Some of my (Colby) fans have asked me to recount a day in the life of a pre-doctoral graduate fellow at the Smithsonian Institution. I am working on my dissertation research which is aimed at understanding the social networks that may have existed among people living in the Kuril Islands in the Russian Far East some 800 to 3,000 years ago. By using obsidian artifacts and tracing them to their volcanic source, I hope to understand where the obsidian came from, the routes and extent that people moved through in the Kuril Islands, and how people might have participated in local as well as regional social networks to maintain reproductive success and access to subsistence resources.
However, unlocking these secrets of the past requires me to spend 8 hours a day in front of various instruments using elemental analysis methods to determine the geochemical make-up of each of my 1,300 obsidian flakes. The instrument pictured above is a laser-ablation inductively-coupled mass-spectrometer (LA-ICP-MS). Each obsidian flake is put into a chamber where a laser vaporizes a tiny amount of the flake, and this vapor is transported by argon gas into a plasma ion source at 8000 deg. C where ions are generated and separated and then collected according to their mass to charge ratio. Unknown specimens (elements) can then be identified and measured by this extremely sensitive instrument.
I have also used X-ray fluorescence (XRF) on a part of my artifact sample. XRF utilizes an X-ray source to excite electrons in the obsidian material, causing ionization of the component atoms that releases energy when the electrons move out of their shells. The energy (fluorescence) is measured by a detector and the instrument determines the elemental composition of the sample material (for the Mid-Z elements).
So on a typical day, I arrive at the lab about 8:30am and pick up where I left off in running my artifact samples through analysis. Sometimes this requires testing the instrument settings and making adjustments, and re-running samples that returned ambiguous or suspect results. After a break for lunch from about 12:30-1:00pm, its back in front of the instrument for another four hours or so until its time to pack up and catch the Smithsonian shuttle back downtown so I can take the DC Metro home.

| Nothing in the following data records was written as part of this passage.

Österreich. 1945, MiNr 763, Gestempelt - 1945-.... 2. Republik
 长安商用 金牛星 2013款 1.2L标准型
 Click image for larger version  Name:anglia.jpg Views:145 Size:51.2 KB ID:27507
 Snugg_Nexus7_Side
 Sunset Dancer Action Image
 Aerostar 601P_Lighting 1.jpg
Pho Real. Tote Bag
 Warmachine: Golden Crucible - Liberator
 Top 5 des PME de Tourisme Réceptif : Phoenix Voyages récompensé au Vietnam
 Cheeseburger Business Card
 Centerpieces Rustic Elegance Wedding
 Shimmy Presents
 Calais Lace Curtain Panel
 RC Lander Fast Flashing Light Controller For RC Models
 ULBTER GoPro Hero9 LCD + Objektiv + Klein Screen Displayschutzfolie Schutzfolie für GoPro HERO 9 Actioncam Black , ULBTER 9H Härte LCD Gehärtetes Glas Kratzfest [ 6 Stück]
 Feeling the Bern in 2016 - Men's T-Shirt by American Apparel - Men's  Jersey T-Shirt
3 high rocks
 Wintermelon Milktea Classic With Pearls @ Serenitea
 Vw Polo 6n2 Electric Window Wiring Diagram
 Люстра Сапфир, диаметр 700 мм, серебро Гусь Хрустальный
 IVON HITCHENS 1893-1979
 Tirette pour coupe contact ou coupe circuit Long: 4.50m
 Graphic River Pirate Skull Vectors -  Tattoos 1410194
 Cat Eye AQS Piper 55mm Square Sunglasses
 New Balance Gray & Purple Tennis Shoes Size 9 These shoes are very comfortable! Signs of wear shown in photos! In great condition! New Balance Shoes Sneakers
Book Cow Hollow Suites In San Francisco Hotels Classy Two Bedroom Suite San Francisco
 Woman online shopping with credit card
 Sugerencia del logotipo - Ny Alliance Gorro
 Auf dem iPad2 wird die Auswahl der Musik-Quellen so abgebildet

The work can be slow-going and tedious, but at times there are interesting discoveries, and often frustrating technical glitches, to break up the day. This is Science with a capitol 'S'.
2 comments:
como say what???
Thanks for giving us a peek at your research Colby. What better place to be than hunkered in than at the Smithsonian for the summer with access to the best equipment, and fellow archaelogists/researchers to assist you.